Data records:
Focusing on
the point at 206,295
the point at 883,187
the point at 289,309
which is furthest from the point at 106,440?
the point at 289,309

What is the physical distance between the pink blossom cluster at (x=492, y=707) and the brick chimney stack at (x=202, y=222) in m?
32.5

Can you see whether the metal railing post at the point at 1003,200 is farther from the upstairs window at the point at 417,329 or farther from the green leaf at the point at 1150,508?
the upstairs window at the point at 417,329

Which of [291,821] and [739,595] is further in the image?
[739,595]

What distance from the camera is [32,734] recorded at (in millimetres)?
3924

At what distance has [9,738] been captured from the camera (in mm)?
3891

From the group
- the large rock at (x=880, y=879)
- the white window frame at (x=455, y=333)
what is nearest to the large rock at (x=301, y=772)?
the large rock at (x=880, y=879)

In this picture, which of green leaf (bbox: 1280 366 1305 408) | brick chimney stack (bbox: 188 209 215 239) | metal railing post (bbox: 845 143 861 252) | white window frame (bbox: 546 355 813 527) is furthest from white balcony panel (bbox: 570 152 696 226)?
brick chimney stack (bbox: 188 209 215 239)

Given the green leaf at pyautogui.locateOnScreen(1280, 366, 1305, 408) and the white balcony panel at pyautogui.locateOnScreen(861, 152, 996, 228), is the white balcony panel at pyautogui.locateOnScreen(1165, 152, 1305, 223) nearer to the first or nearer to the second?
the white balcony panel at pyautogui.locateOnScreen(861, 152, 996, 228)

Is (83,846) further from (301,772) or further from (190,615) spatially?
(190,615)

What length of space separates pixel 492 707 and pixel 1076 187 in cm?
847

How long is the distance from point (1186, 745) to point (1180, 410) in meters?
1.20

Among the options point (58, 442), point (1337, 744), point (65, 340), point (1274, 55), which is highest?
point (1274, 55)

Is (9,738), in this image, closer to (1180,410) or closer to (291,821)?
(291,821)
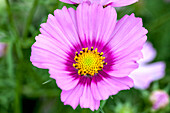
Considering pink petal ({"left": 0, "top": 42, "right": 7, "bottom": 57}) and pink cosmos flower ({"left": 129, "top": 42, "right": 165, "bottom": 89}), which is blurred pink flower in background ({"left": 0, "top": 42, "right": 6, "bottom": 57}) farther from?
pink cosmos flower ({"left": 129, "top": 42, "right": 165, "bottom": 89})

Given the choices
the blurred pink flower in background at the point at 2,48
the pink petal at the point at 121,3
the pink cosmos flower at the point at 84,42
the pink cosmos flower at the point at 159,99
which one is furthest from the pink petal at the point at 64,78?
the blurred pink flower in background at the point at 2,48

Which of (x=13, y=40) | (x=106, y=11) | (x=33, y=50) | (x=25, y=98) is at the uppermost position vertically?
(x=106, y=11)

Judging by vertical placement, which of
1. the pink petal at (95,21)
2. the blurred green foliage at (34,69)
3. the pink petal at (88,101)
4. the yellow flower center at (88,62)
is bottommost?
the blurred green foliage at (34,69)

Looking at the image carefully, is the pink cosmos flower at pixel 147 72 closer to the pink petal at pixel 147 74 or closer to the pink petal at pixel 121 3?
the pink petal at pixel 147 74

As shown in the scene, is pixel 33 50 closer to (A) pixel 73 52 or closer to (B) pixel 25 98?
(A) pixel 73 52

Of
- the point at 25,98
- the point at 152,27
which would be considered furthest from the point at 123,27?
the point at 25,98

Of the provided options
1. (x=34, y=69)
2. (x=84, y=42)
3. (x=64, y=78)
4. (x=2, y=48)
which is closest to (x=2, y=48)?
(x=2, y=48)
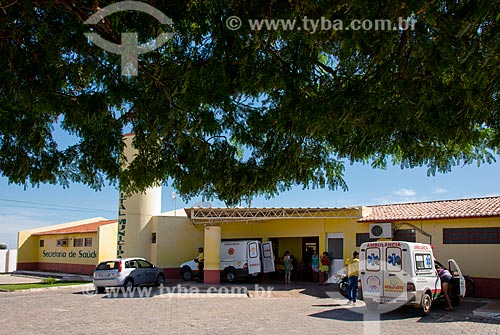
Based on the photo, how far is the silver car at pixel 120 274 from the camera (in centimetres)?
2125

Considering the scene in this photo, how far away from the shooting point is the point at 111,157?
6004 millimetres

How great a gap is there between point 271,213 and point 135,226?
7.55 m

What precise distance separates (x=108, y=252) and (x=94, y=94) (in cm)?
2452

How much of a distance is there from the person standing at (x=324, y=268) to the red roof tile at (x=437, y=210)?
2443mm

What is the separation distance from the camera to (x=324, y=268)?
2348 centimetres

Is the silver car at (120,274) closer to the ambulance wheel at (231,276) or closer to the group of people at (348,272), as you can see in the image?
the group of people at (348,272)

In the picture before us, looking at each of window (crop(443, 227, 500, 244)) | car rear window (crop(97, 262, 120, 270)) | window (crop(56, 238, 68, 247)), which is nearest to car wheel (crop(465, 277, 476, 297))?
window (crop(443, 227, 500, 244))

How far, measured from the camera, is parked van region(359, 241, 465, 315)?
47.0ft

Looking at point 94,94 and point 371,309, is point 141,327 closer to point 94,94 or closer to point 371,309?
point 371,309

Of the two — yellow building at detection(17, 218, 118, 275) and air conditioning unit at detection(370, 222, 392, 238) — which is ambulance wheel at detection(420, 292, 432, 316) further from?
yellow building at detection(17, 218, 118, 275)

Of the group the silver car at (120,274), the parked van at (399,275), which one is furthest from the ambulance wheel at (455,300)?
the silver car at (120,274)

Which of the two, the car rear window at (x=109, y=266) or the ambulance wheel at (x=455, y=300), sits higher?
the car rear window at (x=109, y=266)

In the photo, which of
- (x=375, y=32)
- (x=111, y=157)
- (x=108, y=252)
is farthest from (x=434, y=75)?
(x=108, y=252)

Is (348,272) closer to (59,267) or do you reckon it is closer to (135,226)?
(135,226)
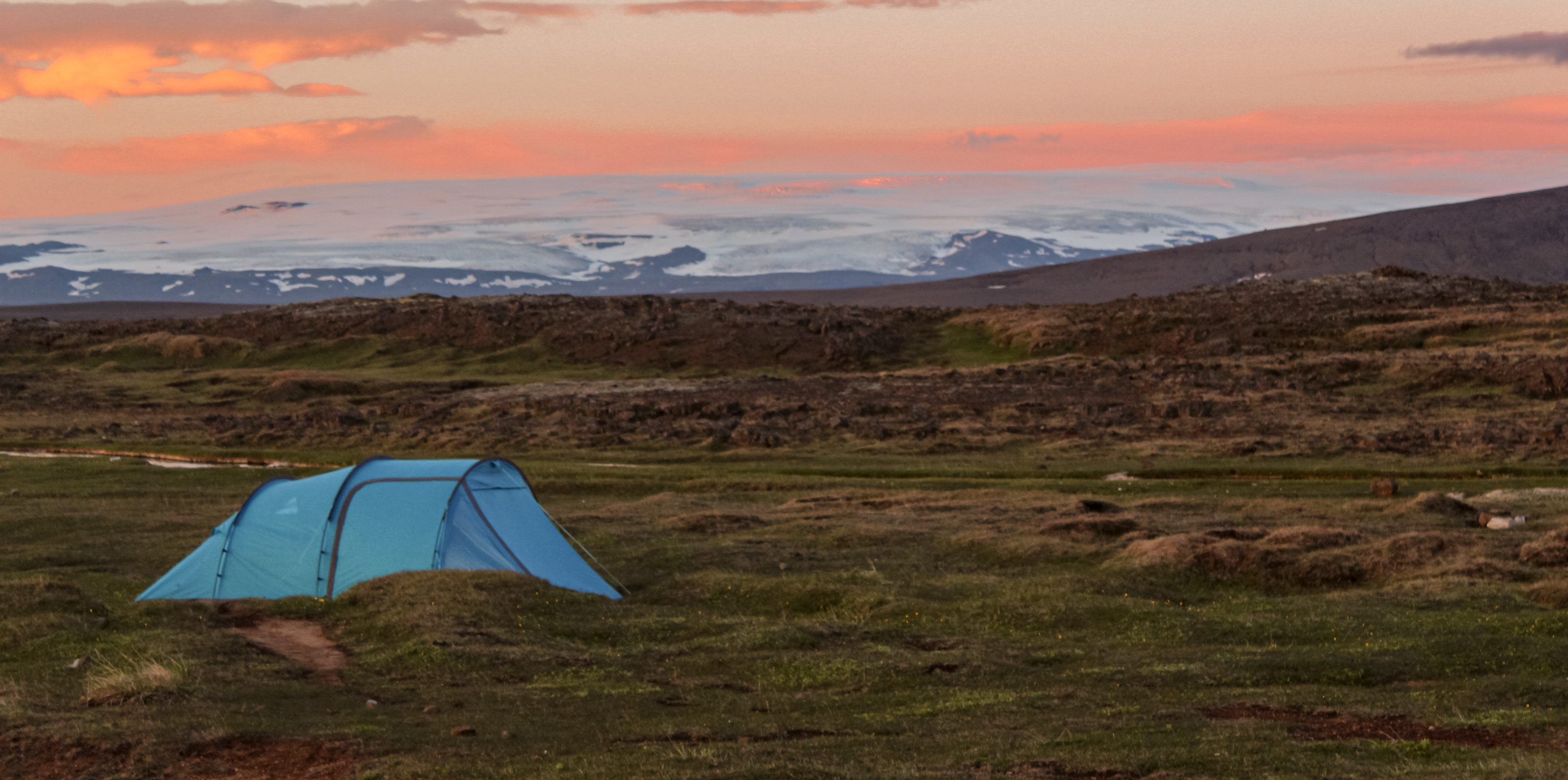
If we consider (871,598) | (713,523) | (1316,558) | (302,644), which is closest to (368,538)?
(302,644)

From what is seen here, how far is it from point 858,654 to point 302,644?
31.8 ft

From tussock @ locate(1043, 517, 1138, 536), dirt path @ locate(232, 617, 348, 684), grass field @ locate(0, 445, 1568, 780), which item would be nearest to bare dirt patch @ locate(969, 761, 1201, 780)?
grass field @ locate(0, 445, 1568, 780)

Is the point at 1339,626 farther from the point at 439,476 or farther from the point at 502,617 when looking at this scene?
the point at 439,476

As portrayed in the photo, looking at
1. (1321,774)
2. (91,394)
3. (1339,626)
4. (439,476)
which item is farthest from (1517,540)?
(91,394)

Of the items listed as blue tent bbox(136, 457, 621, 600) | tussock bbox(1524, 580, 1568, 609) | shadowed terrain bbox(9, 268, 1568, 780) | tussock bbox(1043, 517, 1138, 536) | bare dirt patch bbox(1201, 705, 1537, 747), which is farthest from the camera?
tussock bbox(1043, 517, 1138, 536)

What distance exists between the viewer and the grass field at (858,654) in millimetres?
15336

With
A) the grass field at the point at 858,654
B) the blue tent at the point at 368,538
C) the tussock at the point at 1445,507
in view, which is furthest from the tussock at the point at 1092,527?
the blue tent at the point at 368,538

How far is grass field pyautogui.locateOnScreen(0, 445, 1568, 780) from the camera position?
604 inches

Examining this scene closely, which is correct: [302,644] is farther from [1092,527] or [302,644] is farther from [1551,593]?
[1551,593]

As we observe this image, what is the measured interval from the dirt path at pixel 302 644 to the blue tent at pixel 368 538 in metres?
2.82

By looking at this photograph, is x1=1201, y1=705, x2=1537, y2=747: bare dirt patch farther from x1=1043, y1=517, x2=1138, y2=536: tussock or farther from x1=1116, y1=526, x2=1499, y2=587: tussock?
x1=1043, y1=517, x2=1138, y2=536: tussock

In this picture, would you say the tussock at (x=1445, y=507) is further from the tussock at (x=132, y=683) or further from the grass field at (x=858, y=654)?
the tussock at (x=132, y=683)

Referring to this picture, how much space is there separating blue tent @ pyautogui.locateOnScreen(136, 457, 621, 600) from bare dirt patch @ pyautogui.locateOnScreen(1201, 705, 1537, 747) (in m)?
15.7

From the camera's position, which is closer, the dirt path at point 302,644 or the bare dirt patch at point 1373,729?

What the task asks: Quote the line that contains "By looking at" and each line after it through the end of the data, exactly, leaving out everything else.

Output for this task:
By looking at this photograph, is x1=1201, y1=705, x2=1537, y2=747: bare dirt patch farther from x1=1043, y1=517, x2=1138, y2=536: tussock or farther from x1=1116, y1=526, x2=1499, y2=587: tussock?
x1=1043, y1=517, x2=1138, y2=536: tussock

In this picture, would you say the tussock at (x=1445, y=507) is further from the tussock at (x=132, y=683) or further from the grass field at (x=858, y=654)?
the tussock at (x=132, y=683)

Referring to this picture, how much space is there separating blue tent @ pyautogui.locateOnScreen(136, 457, 621, 600) from bare dirt patch @ pyautogui.locateOnScreen(1201, 705, 1537, 747) (in m)?
15.7

From the camera's position, which is closer, the dirt path at point 302,644 or the bare dirt patch at point 1373,729?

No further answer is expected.